Aldosterone vs. renin, a cardiometabolic cat-and-mouse game

Study results are important from several aspects. It confirms prior findings that excess aldosterone increases cardiometabolic sequelae, like cardiovascular events, diabetes, atrial fibrillation and mortality, independent of high blood pressure.

More importantly the study guides us on how to objectively reduce the above risks: the dose of mineralocorticoid receptor antagonists, such as spironolactone or eplerenone, could be adjusted to achieve higher plasma renin activity of ≥1 μg/L/hr.

Plasma renin activity is clinically available and a good biochemical measure of hyperaldosterone end-product, as shown in the figure below.


Also see:

Other aldosterone related articles

Other hypertension related articles



Cohort study



Mineralocorticoid receptor (MR) antagonists are the recommended medical therapy for primary aldosteronism. Whether this recommendation effectively reduces cardiometabolic risk is not well understood. We aimed to investigate the risk of incident cardiovascular events in patients with primary aldosteronism treated with MR antagonists compared with patients with essential hypertension.

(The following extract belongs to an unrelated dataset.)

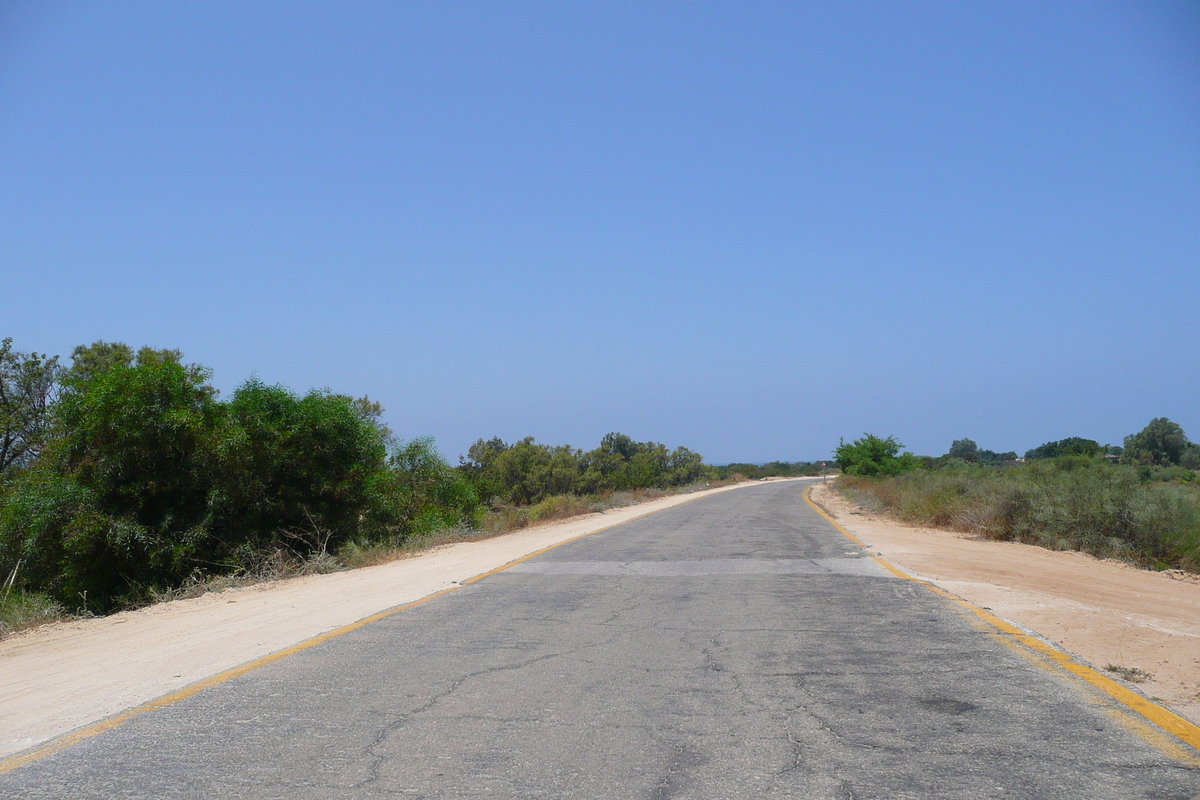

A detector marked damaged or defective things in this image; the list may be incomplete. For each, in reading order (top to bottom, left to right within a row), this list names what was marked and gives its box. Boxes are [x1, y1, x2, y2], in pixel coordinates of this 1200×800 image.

cracked asphalt road [2, 478, 1200, 796]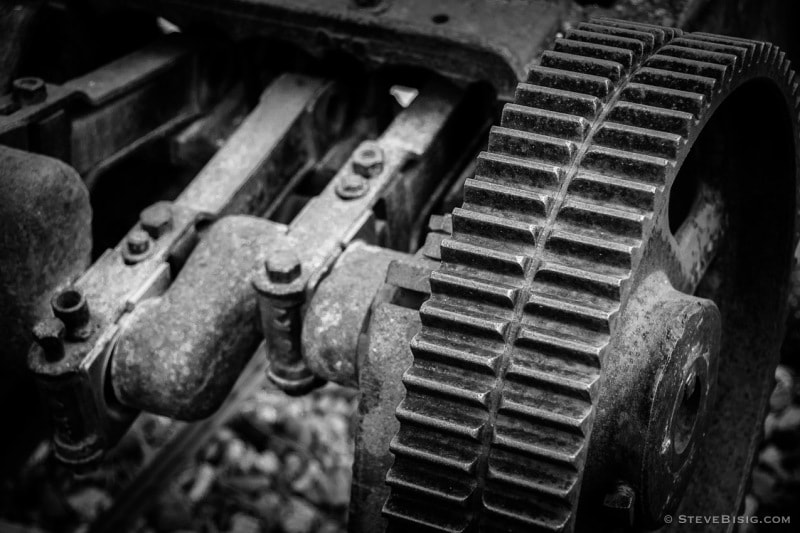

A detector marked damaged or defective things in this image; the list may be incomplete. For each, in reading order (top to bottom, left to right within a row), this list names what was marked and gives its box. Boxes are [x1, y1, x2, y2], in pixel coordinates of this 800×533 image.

We did a cohort study using patients from a research registry from Brigham and Women’s Hospital, Massachusetts General Hospital, and their affiliated partner hospitals. We identified patients with primary aldosteronism using International Classification of Disease, 9th and 10th Revision codes, who were assessed between the years 1991–2016 and were at least 18 years of age.

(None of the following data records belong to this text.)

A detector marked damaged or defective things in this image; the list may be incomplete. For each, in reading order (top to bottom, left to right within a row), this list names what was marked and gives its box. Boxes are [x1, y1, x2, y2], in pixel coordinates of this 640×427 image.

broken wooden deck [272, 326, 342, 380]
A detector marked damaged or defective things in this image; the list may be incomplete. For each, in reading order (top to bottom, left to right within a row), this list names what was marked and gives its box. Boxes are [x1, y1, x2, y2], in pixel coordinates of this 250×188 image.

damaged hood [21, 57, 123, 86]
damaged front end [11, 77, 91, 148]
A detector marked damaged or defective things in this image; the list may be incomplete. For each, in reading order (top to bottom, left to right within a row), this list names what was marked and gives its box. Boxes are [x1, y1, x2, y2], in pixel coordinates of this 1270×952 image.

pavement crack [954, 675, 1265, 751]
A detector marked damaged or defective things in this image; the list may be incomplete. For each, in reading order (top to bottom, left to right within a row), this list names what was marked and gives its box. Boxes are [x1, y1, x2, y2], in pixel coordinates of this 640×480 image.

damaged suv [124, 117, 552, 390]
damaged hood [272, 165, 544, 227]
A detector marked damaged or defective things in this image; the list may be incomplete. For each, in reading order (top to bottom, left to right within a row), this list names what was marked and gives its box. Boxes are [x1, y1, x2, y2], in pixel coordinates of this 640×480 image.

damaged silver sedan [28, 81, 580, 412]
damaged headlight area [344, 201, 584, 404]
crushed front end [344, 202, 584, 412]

We excluded patients who underwent surgical adrenalectomy, had a previous cardiovascular event, were not treated with MR antagonists, or had no follow-up visits after study entry. From the same registry, we identified a population with essential hypertension that was frequency matched by decade of age at study entry. We extracted patient cohort data and collated it into a de-identified database.

Primary outcome was an incident cardiovascular event, defined as a composite of incident myocardial infarction or coronary revascularisation, hospital admission with congestive heart failure, or stroke, which was assessed using adjusted Cox regression models.

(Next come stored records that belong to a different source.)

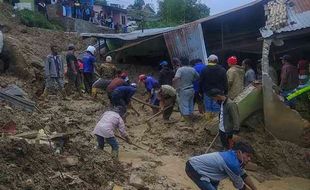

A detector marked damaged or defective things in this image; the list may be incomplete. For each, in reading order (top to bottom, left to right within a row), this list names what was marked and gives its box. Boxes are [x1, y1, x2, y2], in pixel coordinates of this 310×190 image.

rusted metal sheet [163, 23, 207, 63]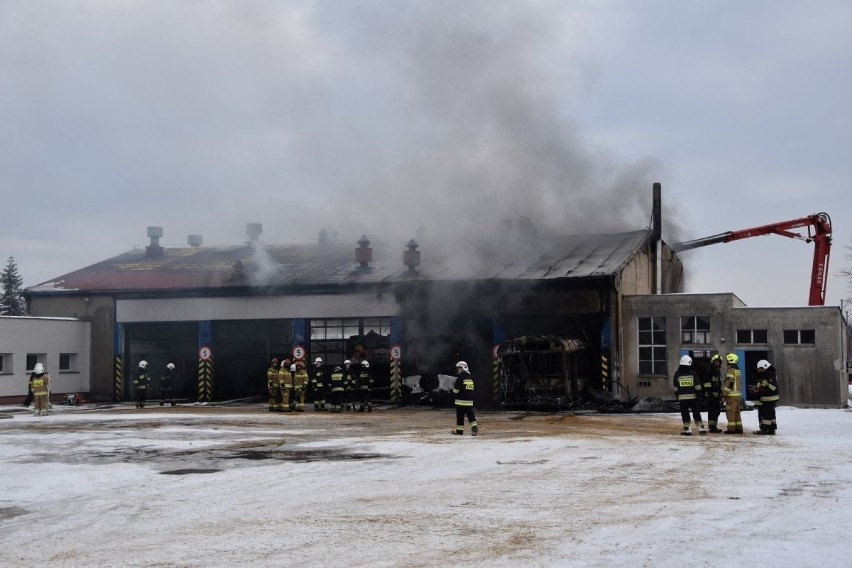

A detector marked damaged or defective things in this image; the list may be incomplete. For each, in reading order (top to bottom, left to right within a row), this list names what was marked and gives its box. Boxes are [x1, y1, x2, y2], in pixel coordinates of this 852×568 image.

damaged roof [28, 229, 652, 296]
burnt bus wreck [496, 336, 596, 410]
charred vehicle [500, 336, 592, 410]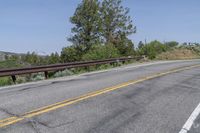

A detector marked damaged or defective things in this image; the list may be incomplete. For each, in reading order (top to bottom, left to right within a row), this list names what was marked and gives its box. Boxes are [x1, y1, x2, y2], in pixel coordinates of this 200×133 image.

rusted guardrail [0, 56, 142, 83]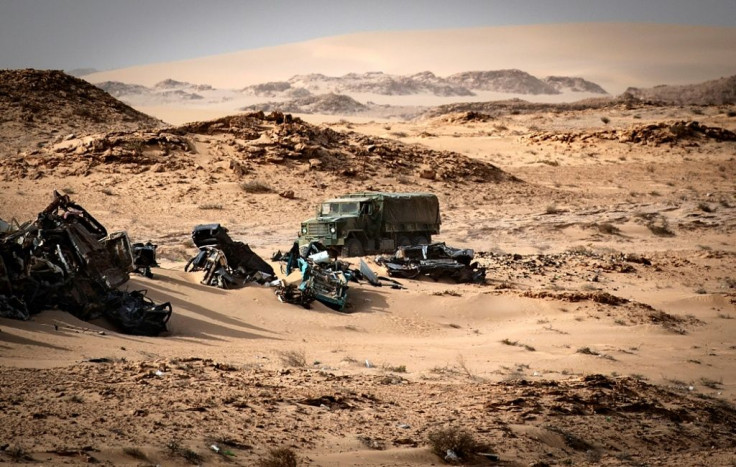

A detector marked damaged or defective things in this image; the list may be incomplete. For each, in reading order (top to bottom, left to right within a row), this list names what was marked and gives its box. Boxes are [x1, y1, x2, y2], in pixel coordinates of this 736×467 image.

burned vehicle wreckage [0, 191, 171, 336]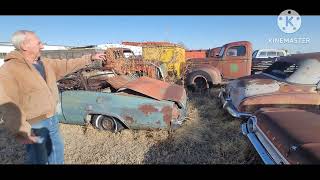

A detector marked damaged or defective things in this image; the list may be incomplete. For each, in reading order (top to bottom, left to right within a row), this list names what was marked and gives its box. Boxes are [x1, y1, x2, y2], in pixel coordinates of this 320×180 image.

rusty red truck [185, 40, 252, 91]
rusty blue car [55, 67, 188, 132]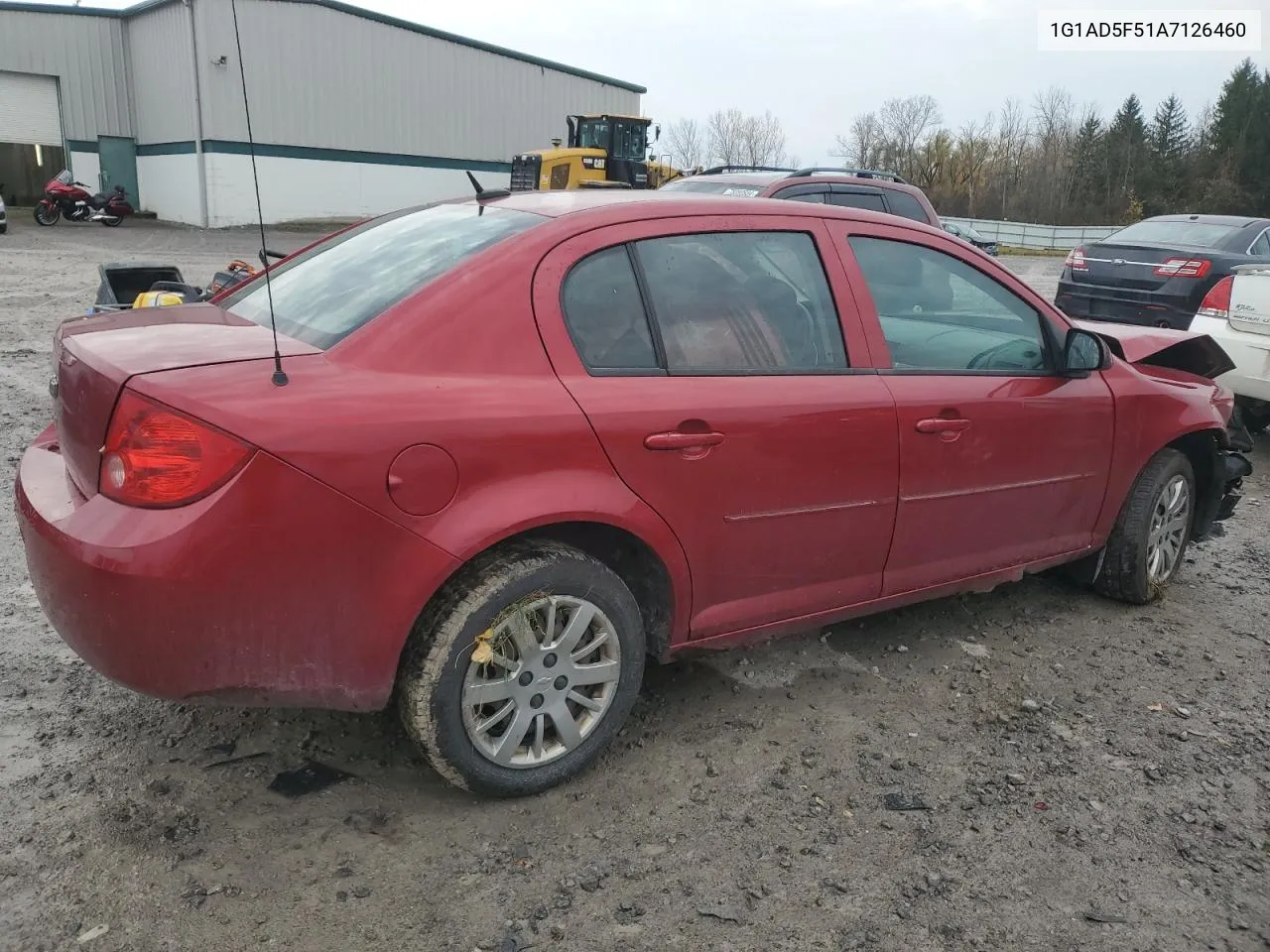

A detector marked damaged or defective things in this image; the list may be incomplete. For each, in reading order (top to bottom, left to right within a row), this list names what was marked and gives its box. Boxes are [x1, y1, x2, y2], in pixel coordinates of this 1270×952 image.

damaged red car [15, 187, 1254, 796]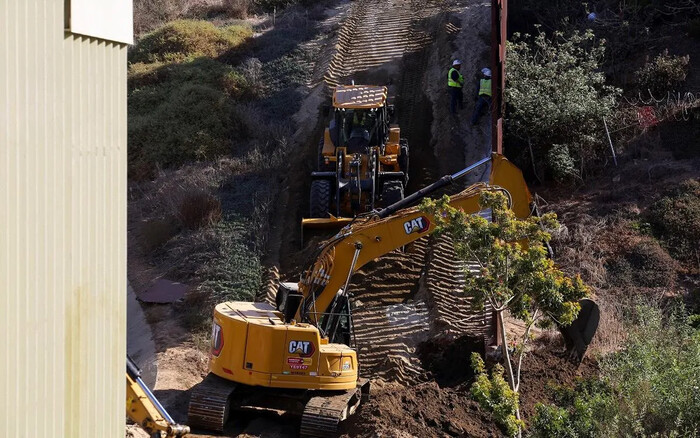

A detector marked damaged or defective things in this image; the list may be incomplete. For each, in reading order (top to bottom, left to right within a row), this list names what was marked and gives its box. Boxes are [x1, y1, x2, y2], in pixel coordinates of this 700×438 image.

rusty metal post [490, 0, 506, 154]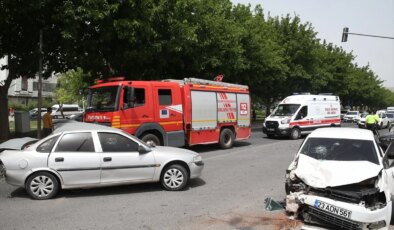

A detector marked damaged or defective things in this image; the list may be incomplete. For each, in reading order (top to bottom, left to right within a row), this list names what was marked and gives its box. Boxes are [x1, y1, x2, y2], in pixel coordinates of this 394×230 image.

Secondary outcomes were the individual components of the composite cardiovascular outcome, as well as incident atrial fibrillation, incident diabetes, and death.


We identified 602 eligible patients with primary aldosteronism treated with MR antagonists and 41 853 age-matched patients with essential hypertension from the registry. The two groups of patients had comparable cardiovascular risk profiles and blood pressure throughout the study.

The incidence of cardiovascular events was higher in patients with primary aldosteronism on MR antagonists than in patients with essential hypertension (56.3 vs 26.6 events per 1000 person-years, adjusted HR 1.91, p<0.05; adjusted 10-year cumulative incidence difference 14.1 excess events per 100 people).

Patients with primary aldosteronism also had higher adjusted risks for incident mortality (HR 1.34, p<0.05), diabetes (1.26, p<0.05), and atrial fibrillation (1.93, p<0.05).

Compared with essential hypertension, the excess risk for cardiovascular events and mortality was limited to patients with primary aldosteronism whose renin activity remained suppressed (<1 μg/L per h) on MR antagonists (adjusted HR 2.83 and 1.79 respectively, p<0.05) whereas patients who were treated with higher MR antagonist doses and had unsuppressed renin (≥1 μg/L per h) had no significant excess risk.


The current practice of MR antagonist therapy in primary aldosteronism is associated with significantly higher risk for incident cardiometabolic events and death, independent of blood pressure control, than for patients with essential hypertension.

Titration of MR antagonist therapy to raise renin might mitigate this excess risk.